She depended upon constantly rising asset prices to cover her negative cash flow.

Today the buzz in Orange County cafes is strikingly similar, along the lines of, “sure hope I can sell my house in Lake Perris — I need the money to pay my variable-rate mortgage in Irvine.”

Plus ca change, plus c’est la meme chose. If you have never personally lived through an investment bubble — that is, have never watched your friends and relatives wipe out — it’s naturally difficult to recognize the signals. House flippers, you may want to review these personal observations from Silicon Valley in 1999.

  1. People with no investment experience get rich quick, with little effort.
  2. You feel a bit foolish for not doing the same.
  3. Negative cash flow becomes normal.
  4. Investments rely mainly or entirely on other people’s money.
  5. “Profits” come mainly from selling assets, not products or services.
  6. All agree prices are crazy, but stay in, hoping to exit ahead of a crash.
  7. Asset prices dominate conversation.

Ask yourself honestly: doesn’t this sound pretty familiar?

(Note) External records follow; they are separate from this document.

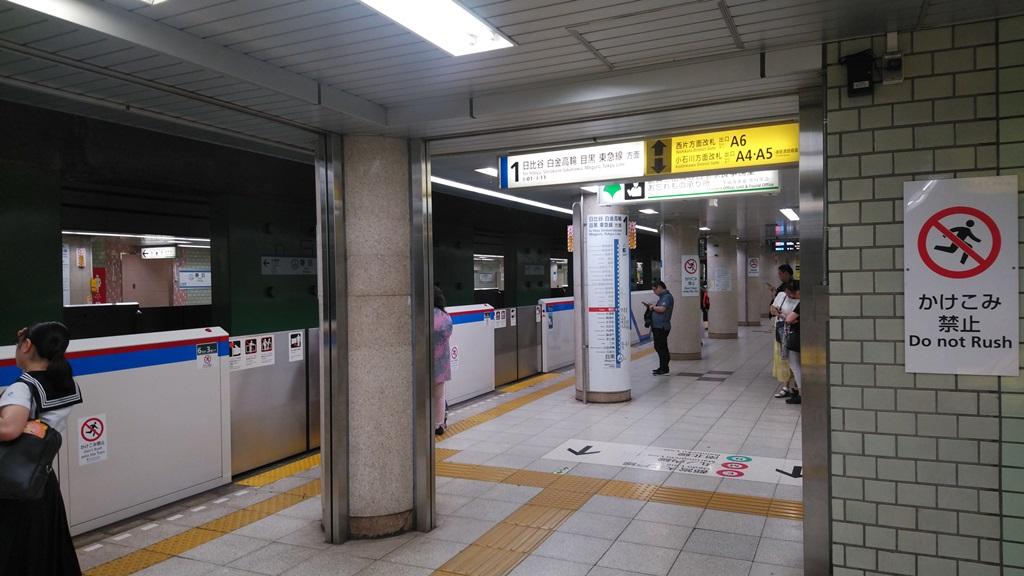大江戸線から三田線4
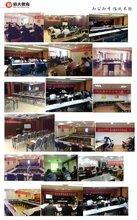 扬州2018年公务员考试笔试培训辅导课程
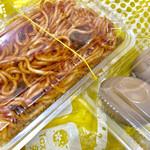 シャルマン - ナポリタン100円 味付け玉子100円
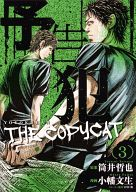 予告犯-THE COPY CAT- 全3巻セット / 小幡文生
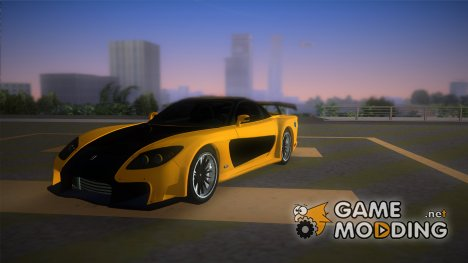 Mazda RX-7 FD3S Veilside for GTA Vice City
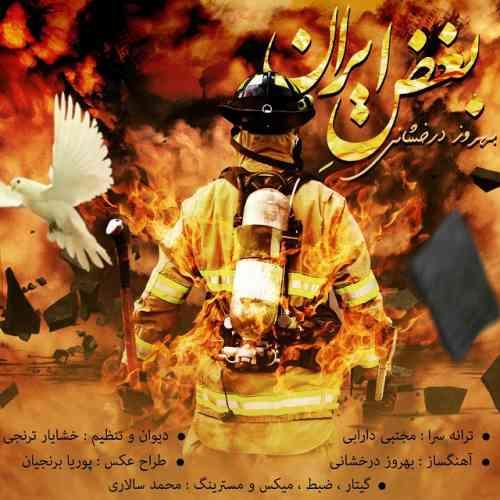 بغض ایران از بهروز درخشانی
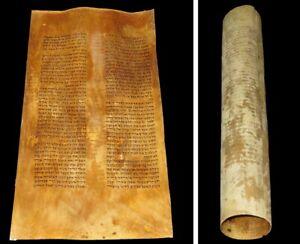 TORAH SCROLL BIBLE VELLUM MANUSCRIPT LEAF 100-150 YRS EUROPE Leviticus 5:19-7:6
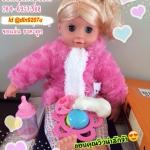 ตุ๊กตาสมจริง ตุ๊กตาของเด็กน่ารัก พูดได้ กระพริบตาได้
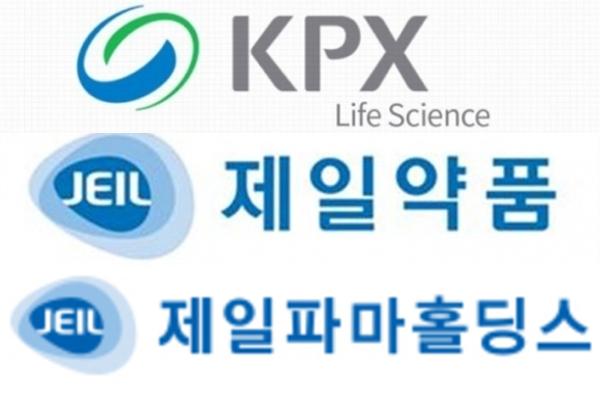 사진= KPX홀딩스, 제일약품, 제일파마홀딩스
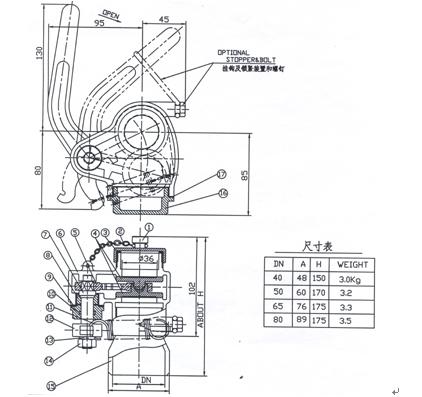船用闸阀型测深自闭阀 JIS F3019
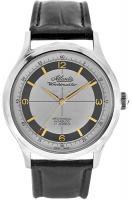 Zegarek męski Atlantic worldmaster 53653.41.25G - duże 1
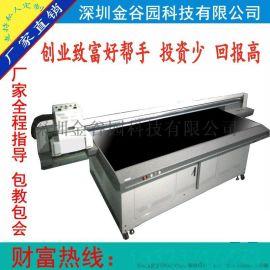 泡沫板PVC板亚克力板卡证定制UV2513平板打印机 数码直喷印刷机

When, you may ask, does it end? With websites like “” inviting you to buy and resell property that isn’t even finished yet, you have to wonder if the end is near.

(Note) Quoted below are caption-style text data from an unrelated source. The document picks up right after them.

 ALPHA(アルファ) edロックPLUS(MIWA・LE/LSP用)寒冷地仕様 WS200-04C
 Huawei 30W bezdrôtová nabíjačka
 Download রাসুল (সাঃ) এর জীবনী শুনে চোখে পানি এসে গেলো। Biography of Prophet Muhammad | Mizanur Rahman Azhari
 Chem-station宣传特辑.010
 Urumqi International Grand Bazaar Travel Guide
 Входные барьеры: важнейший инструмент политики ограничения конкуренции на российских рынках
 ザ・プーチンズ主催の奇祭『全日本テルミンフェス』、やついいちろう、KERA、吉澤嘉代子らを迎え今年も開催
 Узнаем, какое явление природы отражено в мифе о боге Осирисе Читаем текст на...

But if this were knowable, bubbles would not occur. The reign of unreason is by definition unpredictable. Flipping might work for 3 more months, or 3 more years. All that can be said with certainty is that negative cash flow is unsustainable, and corrects itself one way or another.

When the end does arrive, it plays out quickly. There is no single precipitating reason — buyers suddenly dry up and the musical chairs game stops. Whoever still holds inflated assets is ruined in a “race for the exits,” to use a phrase popular in Palo Alto in autumn 2000. Most of the instant wealth in Silicon Valley was lost within 18 months after the peak.

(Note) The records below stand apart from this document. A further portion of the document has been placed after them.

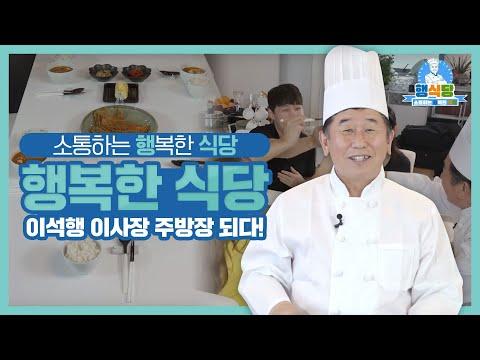 대표 홍보영상:소통하는 행복한 식탁, 행식당(이사장과 재학생이 함께하는 소셜다이닝)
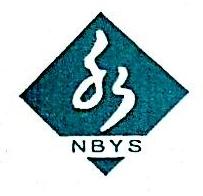 宁波酬勤水利项目管理有限公司 最新采购和商业信息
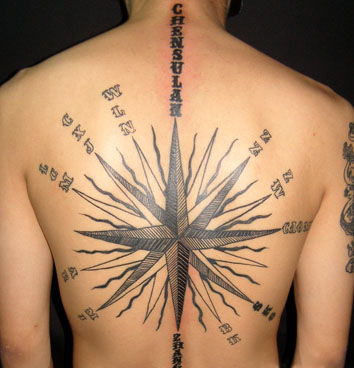 flames onthesideofmyface tattoos stars star tattoo design photos. Black Bedroom Furniture Sets. Home Design Ideas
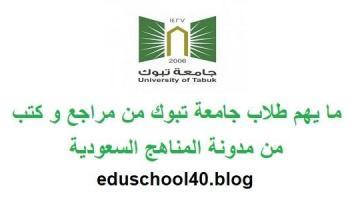 تحميل دليل القبول في التدريب التقني Pdf مدونة المناهج السعودية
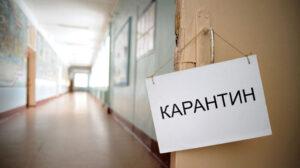 Запорожским школьникам продлили карантинные каникулы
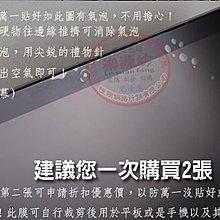 ☆蝶飛☆免裁剪 ACER E5-573G-52NR E5-574GE5-573G-76S9 保護膜 acer N15Q1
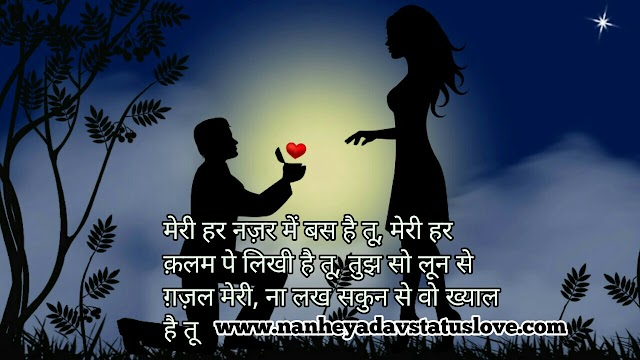 New Shayari Status,Hindi Love Shayari status, Bewafa Status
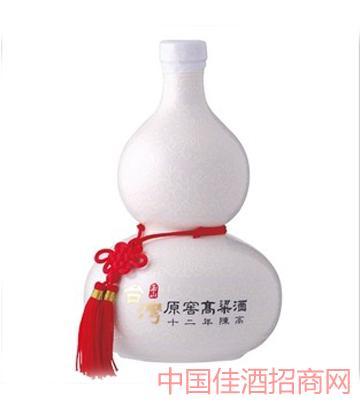 台湾原窖1950吉祥葫芦酒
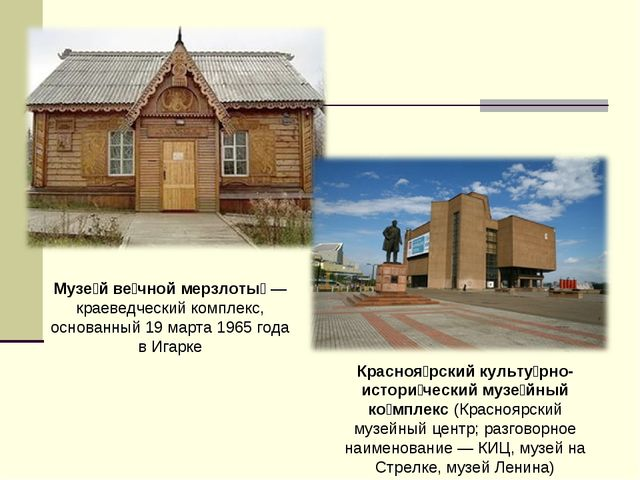 Музе́й ве́чной мерзлоты́— краеведческий комплекс, основанный 19 марта 1965 г...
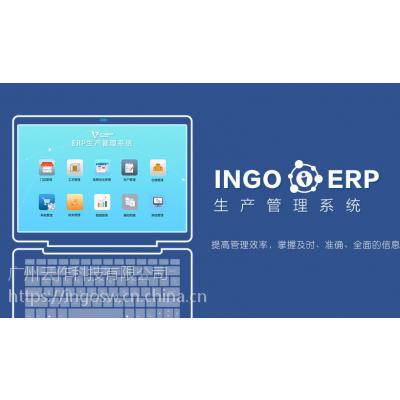 家具ERP生产管理系统 因格板式定制家具erp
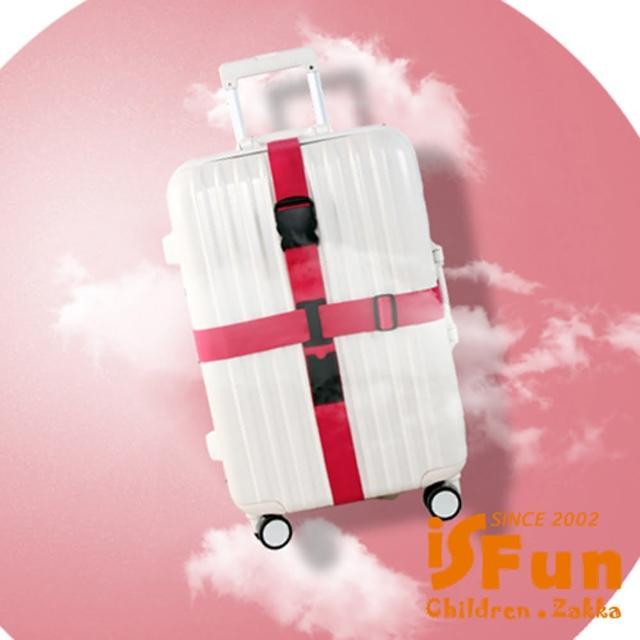 【iSFun】十字綑綁*行李箱打包帶-二色可選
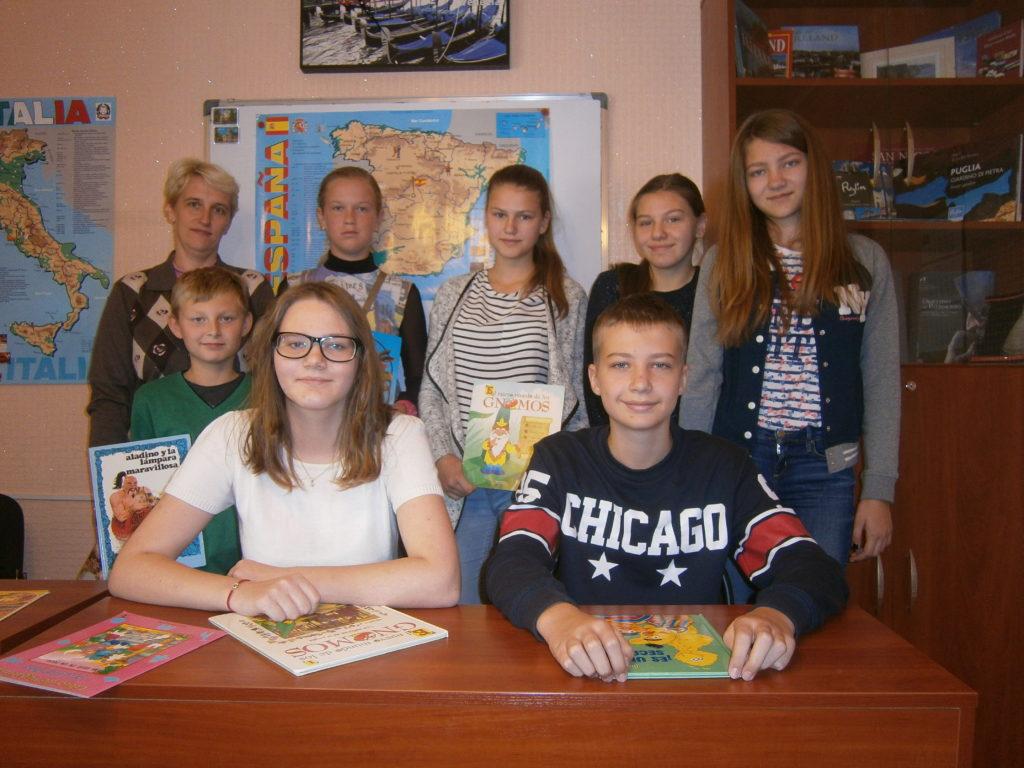 Детская группа по изучению испанского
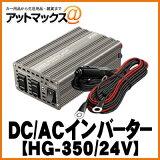 HG-350/24V��CELLSTAR ���륹������DC/AC����С����� DC24V���� HG350/24V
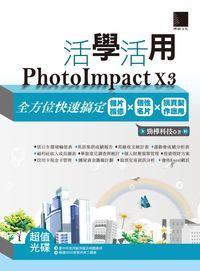 活學活用PhotoImpact X3:全方位快速搞定相片編修X個性名片X網頁製作應用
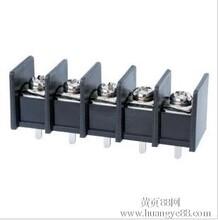 栅栏式接线端子65C,65S,65H,65R,65CM,65SM,65HM,65RM,栅栏式接线端子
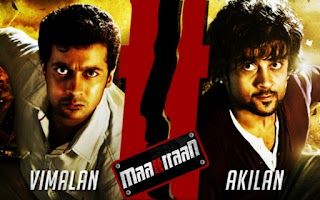 Screenshot of Maattrraan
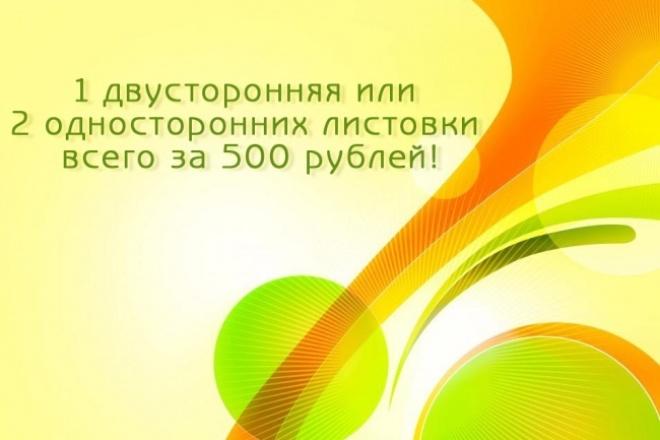 Создам дизайн 2-х листовок 1 - kwork.ru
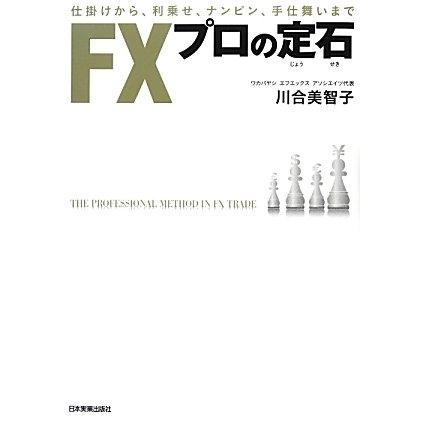 FXプロの定石―仕掛けから、利乗せ、ナンピン、手仕舞いまで [単行本]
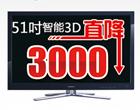 51吋智能3D电视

Yes, property prices move more slowly, and inflation may even disguise a real decline beneath a nominal increase. But the debt load is huge, so the impact may be more severe. Who keeps paying that mortgage when there is negative cash flow and no prospect of an exit?

One last salient feature of investment bubbles: the smart money gets out first. Warren Buffett, the most successful living investor and noted for rarely selling any investment, recently unloaded a Laguna Beach home he had owned for 30 years. He actually joked at the Berkshire Hathaway shareholders’ meeting in May 2005 about how overpriced the property was. Charlie Munger, chairman of Wesco Financial in Pasadena and an L.A. real estate investor for over 40 years, chimed in that the smartest people he knew were selling all but their best properties in the L.A. area. A friend of mine at Pimco, the bond fund in Newport Beach, tells me some investment analysts there are actually selling their primary residences.

Ask yourself, house flippers: are you a smarter investor than Warren Buffett? Do you know more about interest rates and mortgages than an analyst at the world’s largest bond fund?

If not, you might consider this a good time to begin that race for the exits.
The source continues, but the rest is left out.